Sometimes the key to solving a problem is to rewrite the problem in a new and revealing way.

Example 1

One particularly alluring example of this comes from a famous story of Gauss as a young student. Indesposed from a night of carousing about town, Gauss’s teacher found themselves indisposed first thing in the morning. To occupy their class while they recovered, they asked every student to solve the following problem

Problem: Calculate the sum of the first \(100\) positive integers

\[1 + 2 + \dots + 100.\]

Since the class was full of very young people, their teacher expected this to take a fair amount of time. However, Gauss figured out almost instantly that thw answer was \(5050\)! A very impressive feat, especially for someone so young.

The key idea Gauss used was to write the sum he was trying to compute both forwards and backwards.

\[\begin{array}{lllllll} 1 & +2 & +3 & +4 & +5 & +\dots & + 100\\ 100 & +99 & +98 & +97 & +96 & +\dots & + 1 \end{array}\]

Of course, it doesn’t matter whether we add them forwards or backwards, the result should be the same.

Now Gauss made the key observation: the sum of each column above is \(101\). Therefore if we were to add the sums of all the columns together, we would add \(101\) to itself \(100\) times, getting \(100\cdot101\). But that’s will be exactly the same as twice the sum we were looking for! Hence \(1 + 2 + 3 + \dots + 100 = (100\cdot 101)/2\).

We can generalize this right away to find that for any integer \(n\geq 1\):

\[1 + 2 + 3 + \dots + n = \frac{n(n+1)}{2}\]

Example 2

Another great example of this strategy in action comes from geometric series.

Problem: Let \(r\) be a real number different from \(1\) and let \(n>0\) be an integer. Calculate the sum of the first \(n\) powers of \(r\).
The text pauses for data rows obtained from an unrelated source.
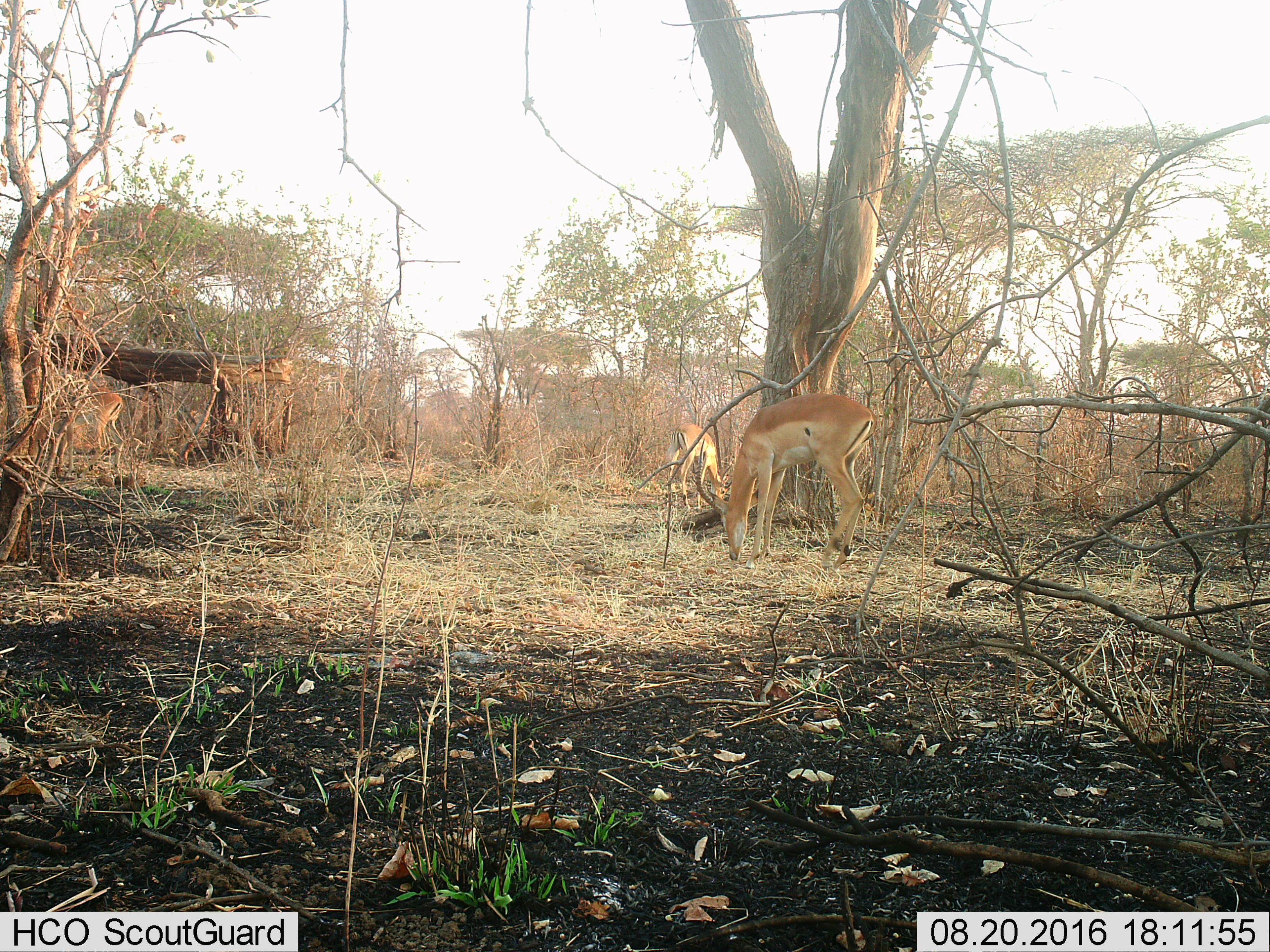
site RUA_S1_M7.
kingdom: Animalia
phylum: Chordata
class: Mammalia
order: Artiodactyla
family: Bovidae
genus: Aepyceros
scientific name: Aepyceros melampus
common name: impala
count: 2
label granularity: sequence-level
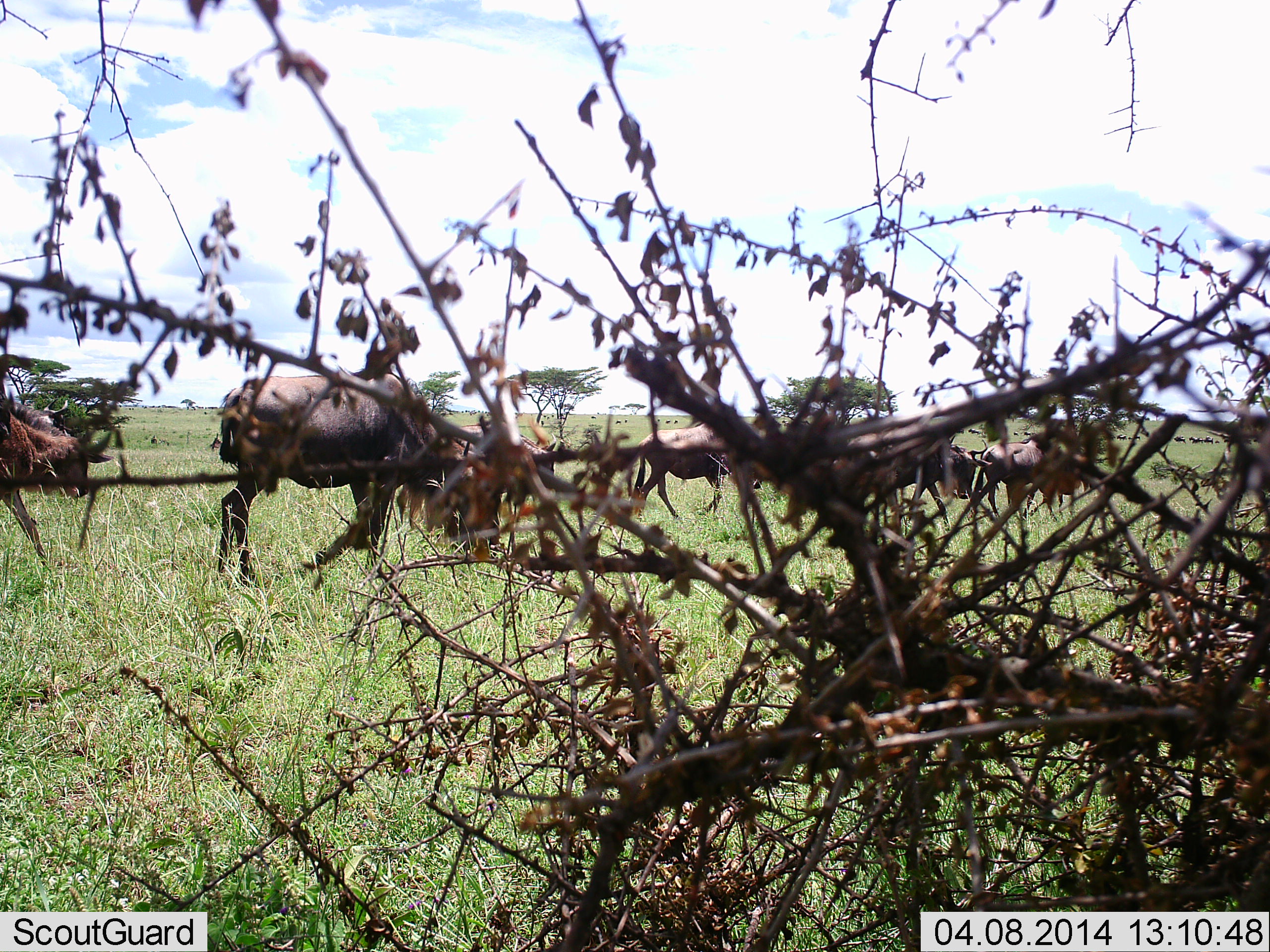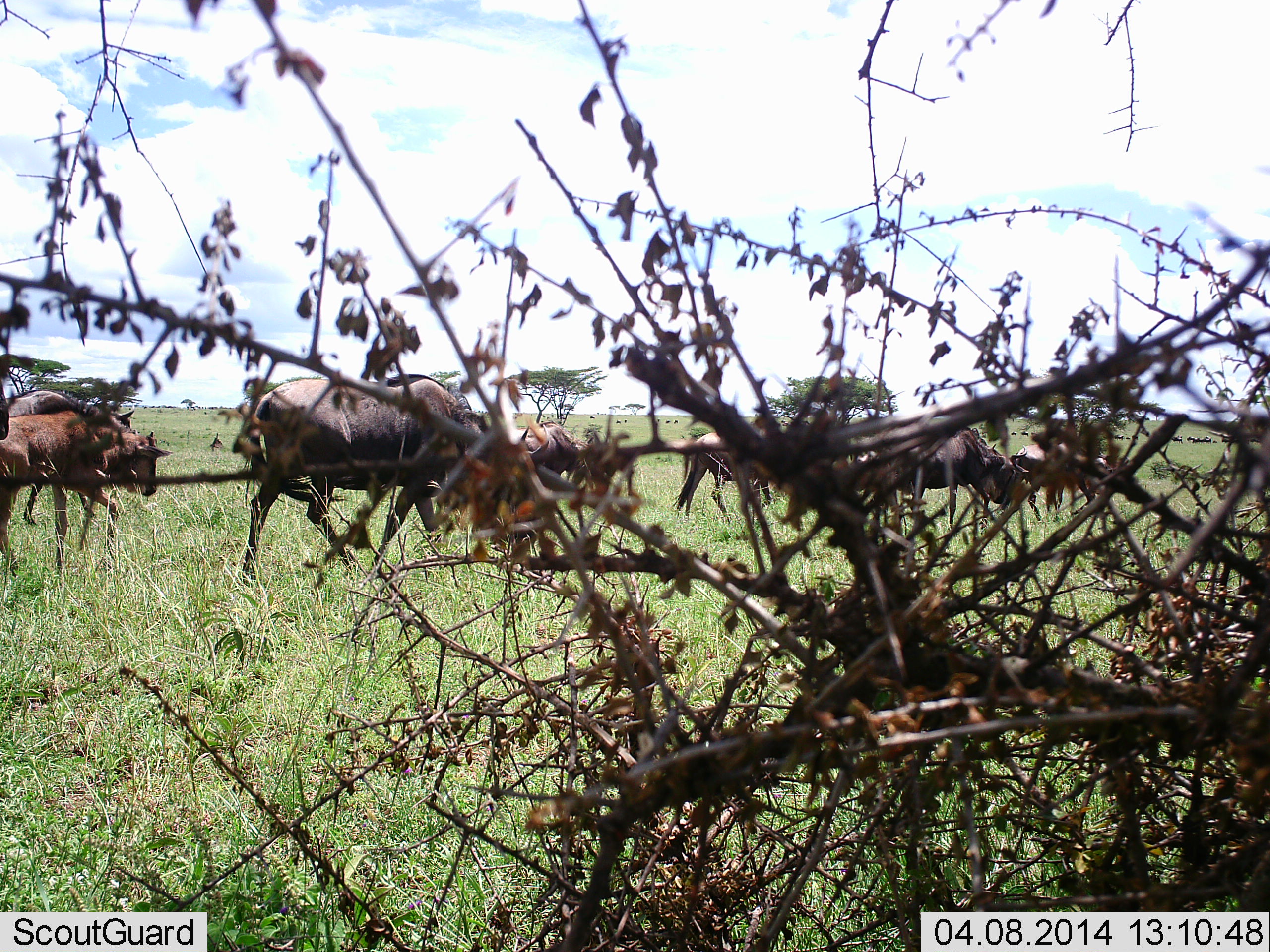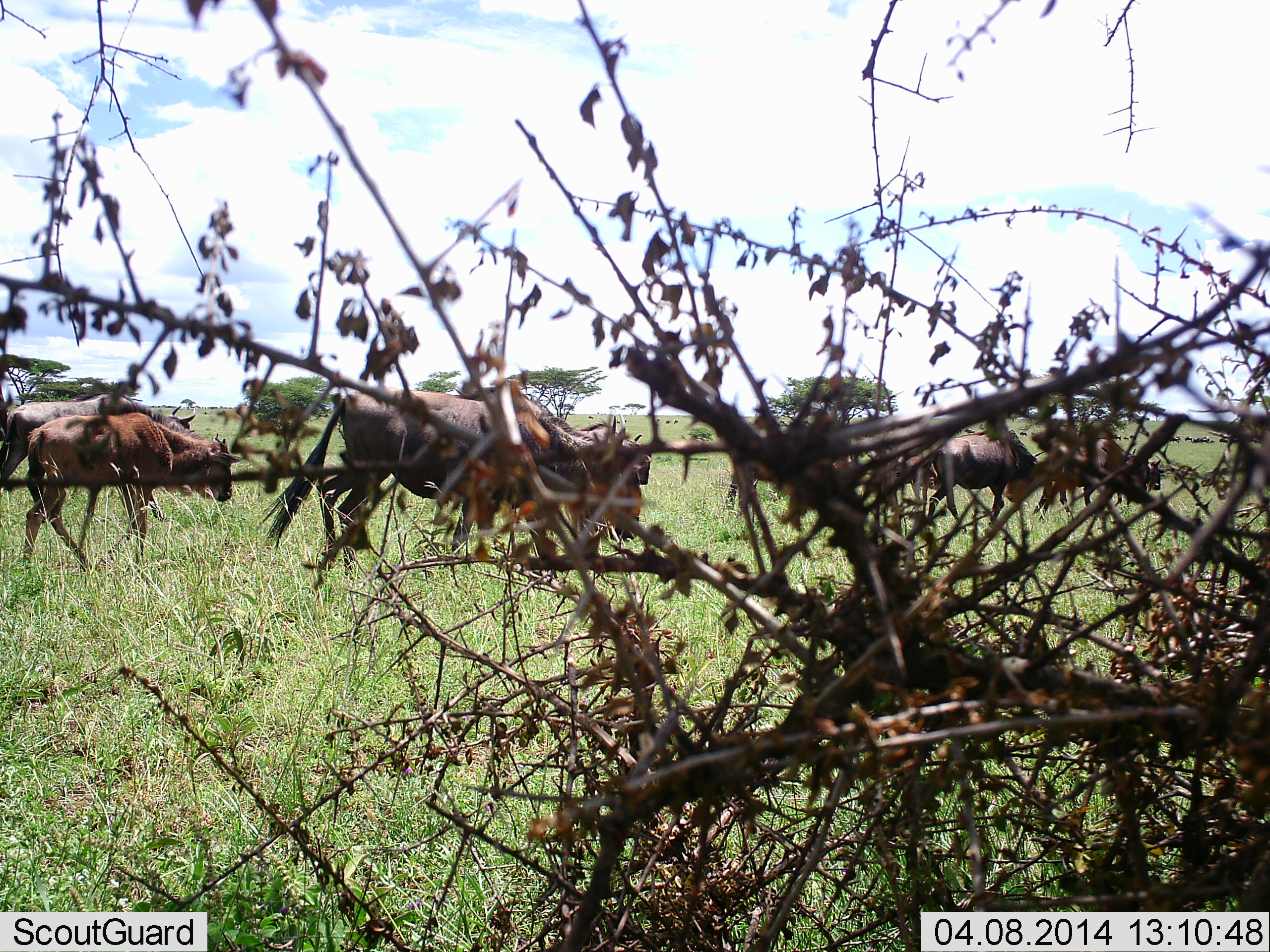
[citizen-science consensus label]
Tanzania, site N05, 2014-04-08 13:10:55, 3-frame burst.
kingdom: Animalia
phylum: Chordata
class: Mammalia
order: Artiodactyla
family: Bovidae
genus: Connochaetes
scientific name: Connochaetes taurinus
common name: blue wildebeest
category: wildebeest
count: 11-50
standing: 0%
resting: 0%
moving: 100%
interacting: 0%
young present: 30%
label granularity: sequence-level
\[1 + r + r^2 + r^3 + \dots + r^n.\]

To solve this, we let \(S = 1 + r + r^2 + \dots + r^n\), and realize that

\[\frac{S - 1}{r} = \frac{r + r^2 + r^3 + \dots + r^n}{r} = 1 + r + r^2 + \dots + r^{n-1}.\]

and also

\[S - r^n = 1 + r + r^2 + \dots + r^{n-1}.\]

Therefore

\[\frac{S-1}{r} = S-r^n.\]

Now multiply both sides of this by \(r\) to get

\[S-1 = rS-r^{n+1}.\]

Adding \(1\) to both sides and subtracting \(rS\) from both sides, we get

\[S-rS = 1-r^{n+1}.\]

On the left hand side, we can factor out the common factor of \(S\) to get

\[(1-r)S = 1-r^{n+1}.\]

Finally, dividing by \(1-r\), we see \(S = (1-r^{n+1})/(1-r)\), ie.

\[1 + r + r^2 + \dots + r^n = \frac{1-r^{n+1}}{1-r}.\]